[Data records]

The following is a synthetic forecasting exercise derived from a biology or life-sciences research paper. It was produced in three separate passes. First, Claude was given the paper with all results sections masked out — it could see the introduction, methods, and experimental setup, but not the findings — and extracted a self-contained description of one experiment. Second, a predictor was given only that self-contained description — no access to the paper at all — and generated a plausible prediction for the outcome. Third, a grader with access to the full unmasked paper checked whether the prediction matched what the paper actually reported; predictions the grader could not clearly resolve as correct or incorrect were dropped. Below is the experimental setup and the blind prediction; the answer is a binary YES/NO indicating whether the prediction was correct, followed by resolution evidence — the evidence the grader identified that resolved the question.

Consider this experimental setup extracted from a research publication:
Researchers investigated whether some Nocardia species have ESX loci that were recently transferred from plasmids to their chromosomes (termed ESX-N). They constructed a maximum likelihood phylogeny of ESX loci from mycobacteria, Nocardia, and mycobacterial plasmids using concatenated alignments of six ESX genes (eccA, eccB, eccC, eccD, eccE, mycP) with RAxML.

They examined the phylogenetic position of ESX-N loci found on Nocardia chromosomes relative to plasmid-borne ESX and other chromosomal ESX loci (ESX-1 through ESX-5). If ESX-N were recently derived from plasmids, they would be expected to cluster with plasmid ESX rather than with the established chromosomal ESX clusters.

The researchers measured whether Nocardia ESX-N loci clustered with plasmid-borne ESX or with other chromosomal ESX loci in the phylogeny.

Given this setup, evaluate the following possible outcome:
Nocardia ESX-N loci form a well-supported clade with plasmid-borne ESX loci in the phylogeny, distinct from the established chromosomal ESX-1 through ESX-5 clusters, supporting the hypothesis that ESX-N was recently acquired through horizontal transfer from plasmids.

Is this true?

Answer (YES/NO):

[ACTIVITY] Once you have read the entries, write them all out again exactly.

[REPLY TO THE TASK]
The following is a synthetic forecasting exercise derived from a biology or life-sciences research paper. It was produced in three separate passes. First, Claude was given the paper with all results sections masked out — it could see the introduction, methods, and experimental setup, but not the findings — and extracted a self-contained description of one experiment. Second, a predictor was given only that self-contained description — no access to the paper at all — and generated a plausible prediction for the outcome. Third, a grader with access to the full unmasked paper checked whether the prediction matched what the paper actually reported; predictions the grader could not clearly resolve as correct or incorrect were dropped. Below is the experimental setup and the blind prediction; the answer is a binary YES/NO indicating whether the prediction was correct, followed by resolution evidence — the evidence the grader identified that resolved the question.

Consider this experimental setup extracted from a research publication:
Researchers investigated whether some Nocardia species have ESX loci that were recently transferred from plasmids to their chromosomes (termed ESX-N). They constructed a maximum likelihood phylogeny of ESX loci from mycobacteria, Nocardia, and mycobacterial plasmids using concatenated alignments of six ESX genes (eccA, eccB, eccC, eccD, eccE, mycP) with RAxML.

They examined the phylogenetic position of ESX-N loci found on Nocardia chromosomes relative to plasmid-borne ESX and other chromosomal ESX loci (ESX-1 through ESX-5). If ESX-N were recently derived from plasmids, they would be expected to cluster with plasmid ESX rather than with the established chromosomal ESX clusters.

The researchers measured whether Nocardia ESX-N loci clustered with plasmid-borne ESX or with other chromosomal ESX loci in the phylogeny.

Given this setup, evaluate the following possible outcome:
Nocardia ESX-N loci form a well-supported clade with plasmid-borne ESX loci in the phylogeny, distinct from the established chromosomal ESX-1 through ESX-5 clusters, supporting the hypothesis that ESX-N was recently acquired through horizontal transfer from plasmids.

Is this true?

Answer (YES/NO):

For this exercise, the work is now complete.